* **LISTED ENTRIES**:
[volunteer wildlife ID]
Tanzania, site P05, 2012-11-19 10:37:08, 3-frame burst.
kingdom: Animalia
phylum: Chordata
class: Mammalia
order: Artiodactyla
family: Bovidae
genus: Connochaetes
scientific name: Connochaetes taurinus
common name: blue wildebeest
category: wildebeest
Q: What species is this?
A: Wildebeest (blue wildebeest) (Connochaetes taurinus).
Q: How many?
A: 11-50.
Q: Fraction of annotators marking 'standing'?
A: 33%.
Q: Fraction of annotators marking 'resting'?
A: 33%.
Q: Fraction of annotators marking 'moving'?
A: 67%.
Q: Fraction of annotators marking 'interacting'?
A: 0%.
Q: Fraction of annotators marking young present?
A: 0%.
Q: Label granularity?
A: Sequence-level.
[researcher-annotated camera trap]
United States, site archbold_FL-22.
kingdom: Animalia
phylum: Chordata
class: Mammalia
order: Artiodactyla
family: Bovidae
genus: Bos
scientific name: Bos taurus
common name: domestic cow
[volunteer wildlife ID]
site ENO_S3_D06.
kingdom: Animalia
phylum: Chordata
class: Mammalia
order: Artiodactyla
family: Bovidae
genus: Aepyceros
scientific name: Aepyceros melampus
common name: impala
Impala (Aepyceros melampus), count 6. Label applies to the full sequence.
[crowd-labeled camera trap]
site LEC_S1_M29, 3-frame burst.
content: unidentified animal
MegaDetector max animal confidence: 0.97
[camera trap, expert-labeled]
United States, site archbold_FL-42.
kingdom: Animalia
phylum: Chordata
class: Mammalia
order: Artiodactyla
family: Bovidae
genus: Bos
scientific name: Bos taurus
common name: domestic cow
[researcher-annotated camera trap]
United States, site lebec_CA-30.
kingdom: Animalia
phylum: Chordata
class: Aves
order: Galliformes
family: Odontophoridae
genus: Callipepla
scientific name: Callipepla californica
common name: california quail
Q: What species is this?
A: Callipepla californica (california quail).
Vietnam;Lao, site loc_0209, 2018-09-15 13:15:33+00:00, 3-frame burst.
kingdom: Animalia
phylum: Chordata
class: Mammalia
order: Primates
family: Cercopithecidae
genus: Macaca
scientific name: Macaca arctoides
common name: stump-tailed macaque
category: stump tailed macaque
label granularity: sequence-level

* **EXERCISE DESCRIPTION**: Could you retype the entire listing exactly?

* **TASK RESPONSE**:
[volunteer wildlife ID]
Tanzania, site P05, 2012-11-19 10:37:08, 3-frame burst.
kingdom: Animalia
phylum: Chordata
class: Mammalia
order: Artiodactyla
family: Bovidae
genus: Connochaetes
scientific name: Connochaetes taurinus
common name: blue wildebeest
category: wildebeest
Q: What species is this?
A: Wildebeest (blue wildebeest) (Connochaetes taurinus).
Q: How many?
A: 11-50.
Q: Fraction of annotators marking 'standing'?
A: 33%.
Q: Fraction of annotators marking 'resting'?
A: 33%.
Q: Fraction of annotators marking 'moving'?
A: 67%.
Q: Fraction of annotators marking 'interacting'?
A: 0%.
Q: Fraction of annotators marking young present?
A: 0%.
Q: Label granularity?
A: Sequence-level.
[researcher-annotated camera trap]
United States, site archbold_FL-22.
kingdom: Animalia
phylum: Chordata
class: Mammalia
order: Artiodactyla
family: Bovidae
genus: Bos
scientific name: Bos taurus
common name: domestic cow
[volunteer wildlife ID]
site ENO_S3_D06.
kingdom: Animalia
phylum: Chordata
class: Mammalia
order: Artiodactyla
family: Bovidae
genus: Aepyceros
scientific name: Aepyceros melampus
common name: impala
Impala (Aepyceros melampus), count 6. Label applies to the full sequence.
[crowd-labeled camera trap]
site LEC_S1_M29, 3-frame burst.
content: unidentified animal
MegaDetector max animal confidence: 0.97
[camera trap, expert-labeled]
United States, site archbold_FL-42.
kingdom: Animalia
phylum: Chordata
class: Mammalia
order: Artiodactyla
family: Bovidae
genus: Bos
scientific name: Bos taurus
common name: domestic cow
[researcher-annotated camera trap]
United States, site lebec_CA-30.
kingdom: Animalia
phylum: Chordata
class: Aves
order: Galliformes
family: Odontophoridae
genus: Callipepla
scientific name: Callipepla californica
common name: california quail
Q: What species is this?
A: Callipepla californica (california quail).
Vietnam;Lao, site loc_0209, 2018-09-15 13:15:33+00:00, 3-frame burst.
kingdom: Animalia
phylum: Chordata
class: Mammalia
order: Primates
family: Cercopithecidae
genus: Macaca
scientific name: Macaca arctoides
common name: stump-tailed macaque
category: stump tailed macaque
label granularity: sequence-level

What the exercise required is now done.